The tasks:
A – List every task that the interview on the Seine says Paris pays for at the source of the river.
B – Reproduce the passage of the interview on the Seine that runs from "Elaine Sciolino is" up to and including "City of Light.".

Text extract:
INTERVIEW: Elaine Sciolino, author of The Seine: The River that Made Paris

 
INTERVIEW: Elaine Sciolino, author of The Seine: The River that Made Paris

Former New York Times Paris bureau chief Sciolino tells FRANCE Magazine about her latest book, a love letter to the Seine – all 483 miles of it!

Elaine Sciolino is an author and former New York Times Paris bureau chief who has lived in France since 2002. Her previous books include The Only Street in Paris: Life on the Rue des Martyrs, an NYT bestseller. In The Seine: The River that Made Paris, she traces the enchanting river’s path from its humble beginnings in Burgundy all the way to Le Havre, with a special focus on the City of Light.

FRANCE Magazine: What was the most fascinating thing you learned about the Seine in your research?

Elaine Sciolino: I discovered a goddess! A Gallo-Roman proto-feminist healing goddess named Sequana. She was the star of an ancient temple that was built at the source of the Seine. Pilgrims came from as far as the Mediterranean and what is now the English Channel to pray to her for a cure, consult the pagan priests, stay for a short visit, give thanks. They threw votive offerings in wood, stone and bronze into a healing pool.

At the Musée Archéologique in Dijon I fell in love with her in the form of a nineteen-inch, two-thousand-year-old bronze statue. She stands elegant in a boat, her head inclined, her forearms outstretched as if in a gesture of welcome. The prow of her boat is the head of a duck that holds a round object—a pomegranate perhaps—in its long bill; the stern is the duck’s upswept tail. Slim and small-breasted, Sequana wears a flowing dress that exposes her forearms and part of her chest and falls in pleats to the floor. A large, broad crown partially covers her wavy hair, which is parted in the middle and tied at the back of her neck. She is young, with large eyes and refined features, and wears a look of anticipation. The museum’s curator, calls her “our Mona Lisa.”

A fictionalized eighteenth-century story about Sequana turned her into a survivor who escaped the clutches of Neptune by transforming herself into the Seine River. (The Seine was initially called Sequana.) The story is woven into the ancient Greek myth of Persephone who succumbs to Hades and must spend much of her life trapped in the underworld. But unlike Persephone, who fell victim to her abductor, Sequana escapes!

A related source of fascination was the source of the Seine itself. It is hard to find. GPS and cell phone service go dead in that forgotten corner of Burgundy. Except for warnings of deer crossings, few signposts dot the back roads that wind through farm fields and tree-covered valleys. You have to drive along a narrow tree-lined road until you come to a sign that reads, “City of Paris, Domaine of the Sources of the Seine.”

The source, believe it or not, is part of the city of Paris. In 1864 Napoléon III bought the springs and the surrounding land, built a park, planted fir trees, and declared it part of Paris, sort of a disconnected arrondissement. With a budget of about €25,000 a year, Paris pays to mow the lawns, clear the trash, repair the paths, and cut down dead trees at a site that few Parisians visit. But it’s a lovely place to have a picnic in a secluded ten-acre park with its picnic tables and benches.

You can also see the source of the Seine bubbling up in several places from underground. There is a grotto that shelters a graceless stone sculpture of a nymph and a modern sculpture, an imagining of what the goddess Sequana might have looked like. The remnants of her vast temple complex sit behind a fenced-in area.

FM: Which of the characters that you met along the way did you find the most interesting?

Material:
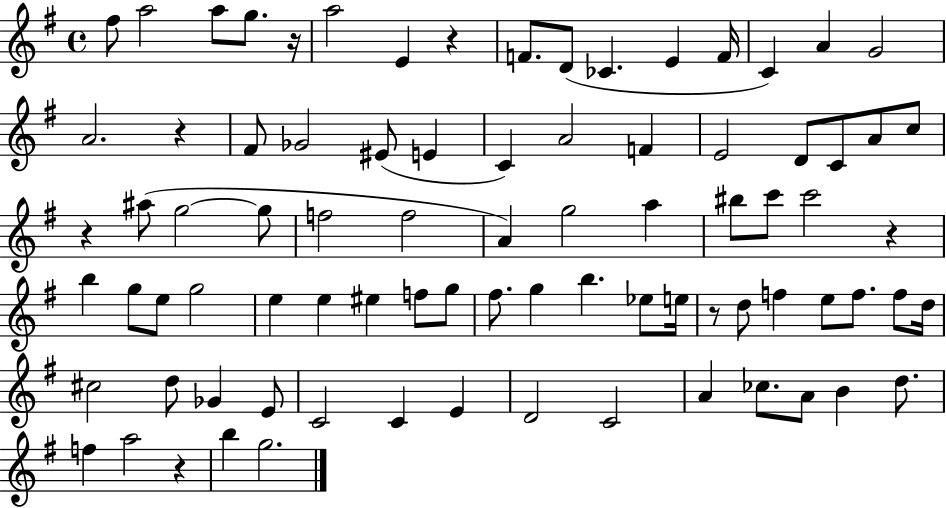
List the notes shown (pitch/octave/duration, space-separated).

F#5/e A5/h A5/e G5/e. R/s A5/h E4/q R/q F4/e. D4/e CES4/q. E4/q F4/s C4/q A4/q G4/h A4/h. R/q F#4/e Gb4/h EIS4/e E4/q C4/q A4/h F4/q E4/h D4/e C4/e A4/e C5/e R/q A#5/e G5/h G5/e F5/h F5/h A4/q G5/h A5/q BIS5/e C6/e C6/h R/q B5/q G5/e E5/e G5/h E5/q E5/q EIS5/q F5/e G5/e F#5/e. G5/q B5/q. Eb5/e E5/s R/e D5/e F5/q E5/e F5/e. F5/e D5/s C#5/h D5/e Gb4/q E4/e C4/h C4/q E4/q D4/h C4/h A4/q CES5/e. A4/e B4/q D5/e. F5/q A5/h R/q B5/q G5/h.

Expected results:
A –
- Mowing the lawns
- Clearing the trash
- Repairing the paths
- Cutting down dead trees

B –
Elaine Sciolino is an author and former New York Times Paris bureau chief who has lived in France since 2002. Her previous books include The Only Street in Paris: Life on the Rue des Martyrs, an NYT bestseller. In The Seine: The River that Made Paris, she traces the enchanting river’s path from its humble beginnings in Burgundy all the way to Le Havre, with a special focus on the City of Light.